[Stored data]
begin
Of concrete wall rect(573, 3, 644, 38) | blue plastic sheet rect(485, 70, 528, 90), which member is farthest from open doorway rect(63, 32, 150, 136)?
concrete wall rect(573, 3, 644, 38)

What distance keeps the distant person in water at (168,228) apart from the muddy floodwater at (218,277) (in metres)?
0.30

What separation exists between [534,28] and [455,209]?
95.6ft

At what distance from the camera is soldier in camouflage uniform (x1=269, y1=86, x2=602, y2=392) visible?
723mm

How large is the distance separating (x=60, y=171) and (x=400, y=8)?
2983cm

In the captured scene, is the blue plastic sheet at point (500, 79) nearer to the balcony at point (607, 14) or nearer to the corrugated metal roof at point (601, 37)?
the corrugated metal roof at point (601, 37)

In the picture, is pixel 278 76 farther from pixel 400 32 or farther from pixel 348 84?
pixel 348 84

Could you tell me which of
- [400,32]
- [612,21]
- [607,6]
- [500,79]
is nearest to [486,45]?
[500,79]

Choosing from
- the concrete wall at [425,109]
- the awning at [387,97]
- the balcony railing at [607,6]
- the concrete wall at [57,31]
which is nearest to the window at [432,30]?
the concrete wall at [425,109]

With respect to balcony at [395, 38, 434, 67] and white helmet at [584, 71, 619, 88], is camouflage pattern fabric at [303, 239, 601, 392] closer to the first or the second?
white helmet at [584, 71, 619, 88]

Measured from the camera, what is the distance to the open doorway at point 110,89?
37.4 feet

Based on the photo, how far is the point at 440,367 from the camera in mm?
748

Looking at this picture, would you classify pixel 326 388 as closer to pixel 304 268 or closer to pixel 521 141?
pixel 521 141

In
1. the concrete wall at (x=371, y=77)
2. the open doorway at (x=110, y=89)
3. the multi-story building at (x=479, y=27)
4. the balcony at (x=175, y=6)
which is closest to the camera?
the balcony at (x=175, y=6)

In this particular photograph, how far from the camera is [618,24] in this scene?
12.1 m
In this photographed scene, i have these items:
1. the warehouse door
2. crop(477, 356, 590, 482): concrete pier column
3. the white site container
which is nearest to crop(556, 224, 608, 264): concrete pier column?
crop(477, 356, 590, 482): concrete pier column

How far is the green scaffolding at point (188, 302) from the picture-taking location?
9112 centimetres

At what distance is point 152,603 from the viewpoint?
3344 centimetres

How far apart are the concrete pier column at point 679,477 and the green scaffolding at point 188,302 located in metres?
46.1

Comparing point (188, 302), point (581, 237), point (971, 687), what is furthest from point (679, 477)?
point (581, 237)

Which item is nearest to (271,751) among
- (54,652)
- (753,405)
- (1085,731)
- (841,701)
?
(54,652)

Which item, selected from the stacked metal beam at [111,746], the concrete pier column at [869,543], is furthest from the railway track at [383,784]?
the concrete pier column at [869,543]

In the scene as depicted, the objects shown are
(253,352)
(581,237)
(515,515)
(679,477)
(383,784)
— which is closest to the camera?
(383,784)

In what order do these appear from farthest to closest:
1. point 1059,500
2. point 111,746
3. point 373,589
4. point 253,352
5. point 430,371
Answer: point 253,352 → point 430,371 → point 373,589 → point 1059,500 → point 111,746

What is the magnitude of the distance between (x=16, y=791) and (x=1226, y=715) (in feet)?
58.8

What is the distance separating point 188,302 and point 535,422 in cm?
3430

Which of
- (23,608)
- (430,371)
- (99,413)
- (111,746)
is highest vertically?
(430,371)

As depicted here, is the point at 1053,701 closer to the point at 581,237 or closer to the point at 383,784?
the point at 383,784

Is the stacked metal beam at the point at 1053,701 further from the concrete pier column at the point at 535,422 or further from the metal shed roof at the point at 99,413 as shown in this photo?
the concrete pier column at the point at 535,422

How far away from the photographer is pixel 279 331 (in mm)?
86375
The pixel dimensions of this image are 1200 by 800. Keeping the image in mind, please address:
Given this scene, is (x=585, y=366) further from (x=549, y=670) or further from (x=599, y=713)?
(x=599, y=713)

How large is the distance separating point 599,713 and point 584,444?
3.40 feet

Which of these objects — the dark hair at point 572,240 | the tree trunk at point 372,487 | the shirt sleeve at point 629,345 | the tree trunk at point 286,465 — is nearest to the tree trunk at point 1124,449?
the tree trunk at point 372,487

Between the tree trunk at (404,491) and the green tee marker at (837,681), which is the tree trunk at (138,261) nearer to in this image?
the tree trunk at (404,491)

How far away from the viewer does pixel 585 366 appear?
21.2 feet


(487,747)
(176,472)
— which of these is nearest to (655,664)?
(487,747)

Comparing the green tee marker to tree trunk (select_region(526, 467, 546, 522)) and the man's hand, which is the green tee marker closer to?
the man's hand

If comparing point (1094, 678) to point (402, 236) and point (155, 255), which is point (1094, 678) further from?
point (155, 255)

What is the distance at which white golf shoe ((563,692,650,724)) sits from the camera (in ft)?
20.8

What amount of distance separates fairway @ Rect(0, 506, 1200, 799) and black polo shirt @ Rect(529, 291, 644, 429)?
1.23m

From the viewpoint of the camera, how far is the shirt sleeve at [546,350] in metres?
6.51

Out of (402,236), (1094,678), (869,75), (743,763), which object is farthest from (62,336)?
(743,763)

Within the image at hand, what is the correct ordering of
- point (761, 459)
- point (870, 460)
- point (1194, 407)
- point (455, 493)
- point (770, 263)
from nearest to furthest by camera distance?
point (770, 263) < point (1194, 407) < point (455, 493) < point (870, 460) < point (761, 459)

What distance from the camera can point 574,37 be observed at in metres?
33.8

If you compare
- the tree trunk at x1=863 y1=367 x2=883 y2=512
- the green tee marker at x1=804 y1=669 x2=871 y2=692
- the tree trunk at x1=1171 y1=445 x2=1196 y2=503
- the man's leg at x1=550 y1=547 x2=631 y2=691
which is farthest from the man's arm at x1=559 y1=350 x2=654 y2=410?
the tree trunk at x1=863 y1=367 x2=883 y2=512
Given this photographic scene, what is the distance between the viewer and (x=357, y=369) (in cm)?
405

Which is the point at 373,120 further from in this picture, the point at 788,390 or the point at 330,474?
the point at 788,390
end
Exercise:
Copy out the full set of records precisely, leaving nothing out.

Problem solution:
Of concrete wall rect(573, 3, 644, 38) | blue plastic sheet rect(485, 70, 528, 90), which member is farthest from open doorway rect(63, 32, 150, 136)?
concrete wall rect(573, 3, 644, 38)

What distance keeps the distant person in water at (168,228) apart from the muddy floodwater at (218,277) (in metres)?
0.30

What separation exists between [534,28] and [455,209]?
95.6ft

At what distance from the camera is soldier in camouflage uniform (x1=269, y1=86, x2=602, y2=392) visible?
723mm

How large is the distance separating (x=60, y=171) and (x=400, y=8)?
2983cm

In the captured scene, is the blue plastic sheet at point (500, 79) nearer to the balcony at point (607, 14) or nearer to the corrugated metal roof at point (601, 37)?
the corrugated metal roof at point (601, 37)

In the picture, is pixel 278 76 farther from pixel 400 32 or farther from pixel 348 84?
pixel 348 84

Could you tell me which of
- [400,32]
- [612,21]
- [607,6]
- [500,79]
is nearest to [486,45]?
[500,79]

Choosing from
- the concrete wall at [425,109]
- the awning at [387,97]
- the balcony railing at [607,6]
- the concrete wall at [57,31]
which is nearest to the window at [432,30]?
the concrete wall at [425,109]

With respect to balcony at [395, 38, 434, 67] and white helmet at [584, 71, 619, 88], is camouflage pattern fabric at [303, 239, 601, 392] closer to the first or the second?
white helmet at [584, 71, 619, 88]

Measured from the camera, what is the distance to the open doorway at point 110,89?
37.4 feet

Based on the photo, how far is the point at 440,367 from the camera in mm?
748

Looking at this picture, would you classify pixel 326 388 as closer to pixel 304 268 or closer to pixel 521 141?
pixel 521 141

In
1. the concrete wall at (x=371, y=77)
2. the open doorway at (x=110, y=89)
3. the multi-story building at (x=479, y=27)
4. the balcony at (x=175, y=6)
which is closest to the camera?
the balcony at (x=175, y=6)

In this particular photograph, how far from the camera is [618,24] in this scene?
12.1 m
In this photographed scene, i have these items:
1. the warehouse door
2. crop(477, 356, 590, 482): concrete pier column
3. the white site container
which is nearest to crop(556, 224, 608, 264): concrete pier column?
crop(477, 356, 590, 482): concrete pier column

How far is the green scaffolding at point (188, 302) from the picture-taking location?
9112 centimetres

At what distance is point 152,603 from the viewpoint?
3344 centimetres

How far apart are the concrete pier column at point 679,477 and the green scaffolding at point 188,302 located in metres?
46.1

Comparing point (188, 302), point (581, 237), point (971, 687), what is furthest from point (679, 477)?
point (581, 237)

Which item is nearest to (271,751) among
- (54,652)
- (753,405)
- (1085,731)
- (841,701)
?
(54,652)

Which item, selected from the stacked metal beam at [111,746], the concrete pier column at [869,543], is furthest from the railway track at [383,784]?
the concrete pier column at [869,543]

In the scene as depicted, the objects shown are
(253,352)
(581,237)
(515,515)
(679,477)
(383,784)
— which is closest to the camera?
(383,784)

In what order do these appear from farthest to closest:
1. point 1059,500
2. point 111,746
3. point 373,589
4. point 253,352
5. point 430,371
Answer: point 253,352 → point 430,371 → point 373,589 → point 1059,500 → point 111,746

What is the magnitude of the distance between (x=16, y=791) and (x=1226, y=715) (in feet)?
58.8

What is the distance separating point 188,302 and point 535,422 in cm?
3430

Which of
- (23,608)
- (430,371)
- (99,413)
- (111,746)
is highest vertically?
(430,371)

As depicted here, is the point at 1053,701 closer to the point at 581,237 or closer to the point at 383,784?
the point at 383,784

Is the stacked metal beam at the point at 1053,701 further from the concrete pier column at the point at 535,422 or further from the metal shed roof at the point at 99,413 as shown in this photo?
the concrete pier column at the point at 535,422

How far away from the photographer is pixel 279 331 (in mm)?
86375
The pixel dimensions of this image are 1200 by 800. Keeping the image in mind, please address:
Given this scene, is (x=585, y=366) further from (x=549, y=670) or further from (x=599, y=713)?
(x=599, y=713)

How large is the distance separating point 599,713 and point 584,444?
3.40 feet

Which of these objects — the dark hair at point 572,240 | the tree trunk at point 372,487 | the shirt sleeve at point 629,345 | the tree trunk at point 286,465 — is nearest to the tree trunk at point 1124,449?
the tree trunk at point 372,487

Between the tree trunk at (404,491) and the green tee marker at (837,681), which is the tree trunk at (138,261) nearer to in this image?
the tree trunk at (404,491)

How far away from the viewer does pixel 585 366 appear?
21.2 feet


(487,747)
(176,472)
— which of these is nearest to (655,664)?
(487,747)

Comparing the green tee marker to tree trunk (select_region(526, 467, 546, 522)) and the man's hand, which is the green tee marker closer to?
the man's hand

If comparing point (1094, 678) to point (402, 236) and point (155, 255), which is point (1094, 678) further from?
point (155, 255)

What is the distance at which white golf shoe ((563,692,650,724)) sits from the camera (in ft)?
20.8

What amount of distance separates fairway @ Rect(0, 506, 1200, 799) and black polo shirt @ Rect(529, 291, 644, 429)?
1.23m

From the viewpoint of the camera, how far is the shirt sleeve at [546,350] in metres?
6.51

Out of (402,236), (1094,678), (869,75), (743,763), which object is farthest from (62,336)?
(743,763)

Within the image at hand, what is the correct ordering of
- point (761, 459)
- point (870, 460)
- point (1194, 407)
- point (455, 493)
- point (770, 263)
from nearest to furthest by camera distance?
point (770, 263) < point (1194, 407) < point (455, 493) < point (870, 460) < point (761, 459)

What distance from the camera can point 574,37 be observed at in metres?
33.8

If you compare
- the tree trunk at x1=863 y1=367 x2=883 y2=512
- the green tee marker at x1=804 y1=669 x2=871 y2=692
- the tree trunk at x1=1171 y1=445 x2=1196 y2=503
- the man's leg at x1=550 y1=547 x2=631 y2=691
which is farthest from the man's arm at x1=559 y1=350 x2=654 y2=410?
the tree trunk at x1=863 y1=367 x2=883 y2=512
Given this photographic scene, what is the distance between the viewer and (x=357, y=369) (in cm)?
405

Which is the point at 373,120 further from in this picture, the point at 788,390 or the point at 330,474?
the point at 788,390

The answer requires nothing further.